Question 7.4.9: Liquid-Level System with an Orifice Consider the liquid-leve...
Liquid-Level System with an Orifice
Consider the liquid-level system with an orifice, treated in Example 7.3.2. The model is
A \frac{d h}{d t} = q_{vi} − q_{v0} = q_{vi} − C_{d} A_{o} \sqrt{2gh}Consider the case where A = 2 ft² and C_{d} A_{o} \sqrt{2g} = 6. Estimate the system’s time constant for two cases: (i) the inflow rate is held constant at q_{vi} = 12 ft^{3}/sec and (ii) the inflow rate is heldconstant at q_{vi} = 24 ft^{3}/sec.
Substituting the given values, we obtain
2 \frac{d h}{d t} = q_{vi} − q_{v0} = q_{vi} − 6 \sqrt{h} (1)
When the inflow rate is held constant at the value q_{ve}, the liquid height reaches an equilibrium value h_e that can be found from the preceding equation by setting dh/dt equal to zero. This gives 36 h_{e} = q^{2}_{ve}.

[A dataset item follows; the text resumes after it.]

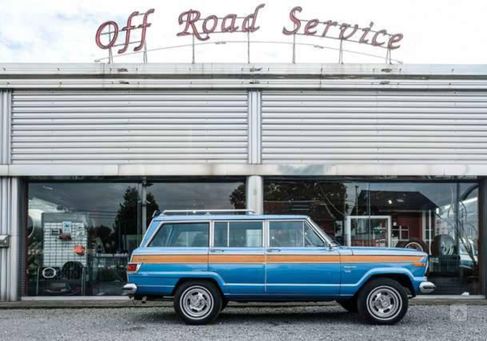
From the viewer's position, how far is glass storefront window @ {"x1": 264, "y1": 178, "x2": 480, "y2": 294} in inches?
549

The two cases of interest to us are (i) h_{e} = (12)^{2}/36 = 4 ft and (ii) h_{e} = (24)^{2}/36 = 16 ft. Figure 7.4.11 is a plot of the flow rate 6\sqrt{h} through the orifice as a function of the height h.
The two points corresponding to h_{e} = 4 and h_{e} = 16 are indicated on the plot.

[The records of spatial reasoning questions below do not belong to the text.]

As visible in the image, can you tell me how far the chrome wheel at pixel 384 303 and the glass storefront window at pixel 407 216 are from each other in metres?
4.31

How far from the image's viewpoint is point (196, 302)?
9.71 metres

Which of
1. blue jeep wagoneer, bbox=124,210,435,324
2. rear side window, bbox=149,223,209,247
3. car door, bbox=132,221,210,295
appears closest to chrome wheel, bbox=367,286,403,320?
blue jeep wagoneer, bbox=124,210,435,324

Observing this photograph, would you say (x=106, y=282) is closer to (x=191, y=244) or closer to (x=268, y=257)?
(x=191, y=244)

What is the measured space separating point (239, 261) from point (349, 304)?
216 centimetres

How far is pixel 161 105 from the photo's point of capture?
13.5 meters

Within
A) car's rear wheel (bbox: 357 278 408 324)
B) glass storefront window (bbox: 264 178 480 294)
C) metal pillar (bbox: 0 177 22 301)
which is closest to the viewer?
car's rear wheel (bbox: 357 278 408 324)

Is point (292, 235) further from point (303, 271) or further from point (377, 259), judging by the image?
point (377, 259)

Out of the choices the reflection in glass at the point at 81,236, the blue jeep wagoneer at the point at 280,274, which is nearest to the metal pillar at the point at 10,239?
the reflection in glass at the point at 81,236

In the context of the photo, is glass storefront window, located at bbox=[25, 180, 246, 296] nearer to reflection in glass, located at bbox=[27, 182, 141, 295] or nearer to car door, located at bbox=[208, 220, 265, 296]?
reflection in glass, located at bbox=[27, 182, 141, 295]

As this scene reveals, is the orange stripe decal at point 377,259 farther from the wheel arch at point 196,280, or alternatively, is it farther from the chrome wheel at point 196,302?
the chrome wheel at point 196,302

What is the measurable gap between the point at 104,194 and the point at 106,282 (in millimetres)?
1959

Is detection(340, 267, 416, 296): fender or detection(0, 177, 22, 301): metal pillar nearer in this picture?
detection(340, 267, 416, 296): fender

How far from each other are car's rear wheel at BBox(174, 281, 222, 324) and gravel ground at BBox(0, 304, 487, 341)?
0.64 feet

In Figure 7.4.11 two straight lines are shown, each passing through one of the points of interest (h_{e} = 4 and h_{e} = 16), and having a slope equal to the slope of the curve at that point.
The general equation for these lines is
q_{vo} = 6 \sqrt{h} = 6 \sqrt{h_{e}} + \left(\frac{d q_{vo}}{dh} \right)_{e} (h − h_{e}) = 6 \sqrt{h_{e}} + 3 h^{−1/2}_{e} (h − h_{e})

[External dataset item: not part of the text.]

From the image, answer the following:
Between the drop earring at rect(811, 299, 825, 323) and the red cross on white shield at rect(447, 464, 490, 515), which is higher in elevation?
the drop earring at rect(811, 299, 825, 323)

Substitute this into equation (1) to obtain
2 \frac{d h}{d t} = q_{vi} − 6 \sqrt{h_{e}} − 3h^{−1/2}_{e} (h − h_{e}) = q_{vi} − 3 \sqrt{h_{e}} − 3h^{−1/2}_{e} h
The time constant of this linearized model is 2 \sqrt{h_{e}}/3, and is 4/3 sec for h_{e} = 4 and is 8/3 sec for h_{e} = 16. Thus, if the input rate q_{vi} is changed slightly from its equilibrium value of q_{vi} = 12, the liquid height will take about 4(4/3) or 16/3 sec to reach its new height.
If the input rate q_{vi} is changed slightly from its value of q_{vi} = 24 , the liquid height will take about 4(8/3) or 32/3 seconds to reach its new height.
Note that the model’s time constant depends on the particular equilibrium solution chosen for the linearization. Because the straight line is an approximation to the 6 \sqrt{h} curve, we cannot use the linearized models to make predictions about the system’s behavior far from the equilibrium point. However, despite this limitation, a linearized model is useful for designing a flow control system to keep the height near some desired value. If the control system works properly, the height will stay near the equilibrium value, and the linearized model will be accurate.